Technologia CRISPR zyskuje na popularności coraz bardziej i osoby, które co nieco już obeznały się z tym tematem, nie znajdą w tej książce nic nowego. Pojawiają się tutaj podstawowe informacje z zakresu genetyki, typu: czym jest DNA, jest wygląda podwójna helisa, czym są zasady azotowe. Podstawa, która jest obecna praktycznie w każdej książce tego typu. Nie mogło zabraknąć również poruszenia tematu terapii genowej i stosowanych w niej wektorów wirusowych, ale też nie jest to nowa wiedza, bowiem niejednokrotnie już się z nią spotykałam w książkach. Nie jestem jednak człowiekiem do końca obiektywnym, bowiem zajmując się zawodowo genetyką stale śledzę pewne doniesienia i po prostu posiadam pewien zakres wiedzy, który stale poszerzam. Jednakże muszę przyznać, że tematy poruszane przez autorkę są zaprezentowane w sposób przystępny i na pewno stanowią logiczną całość, która powinna być w miarę prosta w zrozumieniu dla potencjalnego czytelnika, nawet takiego, który nie do końca rozumie genetykę i jej technologie.

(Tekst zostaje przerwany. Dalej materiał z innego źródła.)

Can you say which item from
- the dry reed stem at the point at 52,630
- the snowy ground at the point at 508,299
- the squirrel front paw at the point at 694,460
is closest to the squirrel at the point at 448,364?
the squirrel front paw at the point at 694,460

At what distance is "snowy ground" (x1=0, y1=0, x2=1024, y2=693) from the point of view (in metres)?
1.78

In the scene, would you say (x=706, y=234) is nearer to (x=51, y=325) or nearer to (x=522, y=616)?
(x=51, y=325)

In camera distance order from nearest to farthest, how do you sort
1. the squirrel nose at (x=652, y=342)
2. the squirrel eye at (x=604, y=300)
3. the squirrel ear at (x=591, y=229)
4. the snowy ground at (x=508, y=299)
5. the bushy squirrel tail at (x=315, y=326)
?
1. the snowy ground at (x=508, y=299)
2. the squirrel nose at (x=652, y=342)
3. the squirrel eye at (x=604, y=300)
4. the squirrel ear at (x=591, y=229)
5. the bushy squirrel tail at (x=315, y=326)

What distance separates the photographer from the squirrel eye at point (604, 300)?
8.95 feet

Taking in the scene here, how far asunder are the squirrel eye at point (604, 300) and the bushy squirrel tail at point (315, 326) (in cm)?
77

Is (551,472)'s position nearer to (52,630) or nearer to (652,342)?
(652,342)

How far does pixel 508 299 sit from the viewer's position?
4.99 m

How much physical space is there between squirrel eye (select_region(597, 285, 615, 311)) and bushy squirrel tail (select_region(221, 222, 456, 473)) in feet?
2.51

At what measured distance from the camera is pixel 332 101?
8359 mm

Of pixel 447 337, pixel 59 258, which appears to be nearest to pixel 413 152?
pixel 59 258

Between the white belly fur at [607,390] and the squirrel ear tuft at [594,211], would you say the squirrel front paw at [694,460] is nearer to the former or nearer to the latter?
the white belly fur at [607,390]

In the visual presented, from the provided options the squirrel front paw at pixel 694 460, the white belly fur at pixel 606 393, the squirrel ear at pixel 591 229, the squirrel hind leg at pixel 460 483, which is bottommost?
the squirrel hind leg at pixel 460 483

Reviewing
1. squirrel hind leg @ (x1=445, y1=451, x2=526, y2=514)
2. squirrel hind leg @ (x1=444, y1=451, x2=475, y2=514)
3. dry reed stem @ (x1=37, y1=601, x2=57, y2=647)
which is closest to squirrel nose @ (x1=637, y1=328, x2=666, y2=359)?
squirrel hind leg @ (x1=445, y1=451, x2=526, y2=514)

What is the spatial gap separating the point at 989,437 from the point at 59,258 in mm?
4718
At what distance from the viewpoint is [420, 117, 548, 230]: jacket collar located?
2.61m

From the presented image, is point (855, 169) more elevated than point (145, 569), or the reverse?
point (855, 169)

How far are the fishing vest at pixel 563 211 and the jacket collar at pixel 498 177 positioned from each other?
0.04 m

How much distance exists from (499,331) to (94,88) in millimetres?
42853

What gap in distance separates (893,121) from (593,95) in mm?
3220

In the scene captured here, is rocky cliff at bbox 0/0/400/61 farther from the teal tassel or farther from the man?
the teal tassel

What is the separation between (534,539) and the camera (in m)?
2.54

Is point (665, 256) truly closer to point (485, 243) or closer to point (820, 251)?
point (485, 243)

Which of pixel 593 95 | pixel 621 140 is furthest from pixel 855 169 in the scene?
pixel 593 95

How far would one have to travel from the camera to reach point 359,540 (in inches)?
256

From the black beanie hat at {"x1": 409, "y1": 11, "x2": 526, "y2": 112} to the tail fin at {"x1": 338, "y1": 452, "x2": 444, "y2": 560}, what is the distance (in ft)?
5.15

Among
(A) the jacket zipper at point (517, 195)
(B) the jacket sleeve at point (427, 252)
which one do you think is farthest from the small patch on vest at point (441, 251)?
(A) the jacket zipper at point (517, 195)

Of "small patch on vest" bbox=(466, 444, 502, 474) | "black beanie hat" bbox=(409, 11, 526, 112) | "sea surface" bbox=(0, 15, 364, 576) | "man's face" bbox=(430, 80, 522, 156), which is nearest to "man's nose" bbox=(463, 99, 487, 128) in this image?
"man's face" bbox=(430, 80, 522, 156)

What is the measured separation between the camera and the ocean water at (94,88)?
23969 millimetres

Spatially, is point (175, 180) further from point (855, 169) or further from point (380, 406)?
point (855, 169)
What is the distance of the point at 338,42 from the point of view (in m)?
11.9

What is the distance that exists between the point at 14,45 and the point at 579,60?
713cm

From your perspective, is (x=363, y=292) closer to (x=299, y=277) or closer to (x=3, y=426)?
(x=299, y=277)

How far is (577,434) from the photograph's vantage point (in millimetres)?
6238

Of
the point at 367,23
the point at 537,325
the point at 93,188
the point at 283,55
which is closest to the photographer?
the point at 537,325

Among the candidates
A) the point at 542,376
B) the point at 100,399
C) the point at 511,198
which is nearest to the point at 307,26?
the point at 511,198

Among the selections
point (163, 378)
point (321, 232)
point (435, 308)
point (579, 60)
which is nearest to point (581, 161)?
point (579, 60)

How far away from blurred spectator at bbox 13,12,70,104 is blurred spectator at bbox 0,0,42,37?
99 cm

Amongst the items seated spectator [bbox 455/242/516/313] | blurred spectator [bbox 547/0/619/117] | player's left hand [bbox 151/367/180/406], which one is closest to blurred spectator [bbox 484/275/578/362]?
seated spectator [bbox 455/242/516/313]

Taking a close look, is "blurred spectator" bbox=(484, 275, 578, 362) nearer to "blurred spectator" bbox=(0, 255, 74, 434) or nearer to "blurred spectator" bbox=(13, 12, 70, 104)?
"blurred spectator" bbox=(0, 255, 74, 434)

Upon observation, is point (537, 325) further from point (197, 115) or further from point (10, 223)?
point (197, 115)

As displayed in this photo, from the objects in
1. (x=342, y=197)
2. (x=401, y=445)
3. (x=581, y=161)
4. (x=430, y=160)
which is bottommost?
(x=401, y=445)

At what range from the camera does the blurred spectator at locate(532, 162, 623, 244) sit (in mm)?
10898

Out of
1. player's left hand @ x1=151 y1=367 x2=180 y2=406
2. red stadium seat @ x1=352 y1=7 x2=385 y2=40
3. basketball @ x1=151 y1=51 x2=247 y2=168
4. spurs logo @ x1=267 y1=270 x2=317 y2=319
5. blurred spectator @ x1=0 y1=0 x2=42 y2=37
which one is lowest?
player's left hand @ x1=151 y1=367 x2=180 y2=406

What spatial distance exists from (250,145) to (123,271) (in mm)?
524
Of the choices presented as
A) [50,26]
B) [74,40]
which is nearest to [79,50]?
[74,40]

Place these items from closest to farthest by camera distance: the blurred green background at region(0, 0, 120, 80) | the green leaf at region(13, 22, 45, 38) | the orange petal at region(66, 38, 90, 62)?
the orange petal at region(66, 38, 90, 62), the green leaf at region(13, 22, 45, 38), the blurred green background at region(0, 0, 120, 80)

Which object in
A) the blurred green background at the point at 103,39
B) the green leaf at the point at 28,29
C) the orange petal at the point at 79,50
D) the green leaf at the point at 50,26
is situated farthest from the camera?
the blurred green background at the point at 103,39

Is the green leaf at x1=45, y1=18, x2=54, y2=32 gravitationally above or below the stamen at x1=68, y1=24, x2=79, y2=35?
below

Autorka opisuje również samą metodę CRISPR, choć ogółem mechanizm jej działania jest stosunkowo prosty. Problemy pojawiają się dopiero w praktyce, bo teoria wygląda znacznie łatwiej. W moim otoczeniu są ludzie, którzy wykorzystują CRISPR w badaniach nad roślinami i wcale nie wygląda to tak wspaniale, jak mogłoby się wydawać. Momentami Doudna za bardzo wszystko koloryzuje i wychodzi na to, że jest to idealna technika pozbawiona jakichkolwiek wad. Błąd! Przed nami jeszcze wciąż wiele pracy, aby faktycznie taka się stała, o ile w ogóle jest to możliwe. Nie ma techniki idealnej, każda niesie ze sobą pewne ograniczenia. Dodatkowo ostatnimi czasy pojawiają się badania dotyczące tego, że CRISPR nie zawsze działa tak, jak naukowcy by oczekiwali i powoduje dodatkowe, niechciane zmiany w genomie.
Trzeba jednak przyznać, że książka sama w sobie jest poprawna i na pewno dobra dla osoby, która nie wie zbyt wiele na temat tej innowacyjnej metody. Dobrze prezentuje jej możliwości, a także zagrożenia, które się z nią wiążą. W tym temacie zawsze pojawiają się kwestie etyczne: czy mamy prawo bawić się w boga i czy jesteśmy gotowi na to, żeby wziąć własną ewolucję w swoje ręce? Czy jesteśmy gotowi na taką odpowiedzialność? To zapewne okaże się dopiero w przyszłości.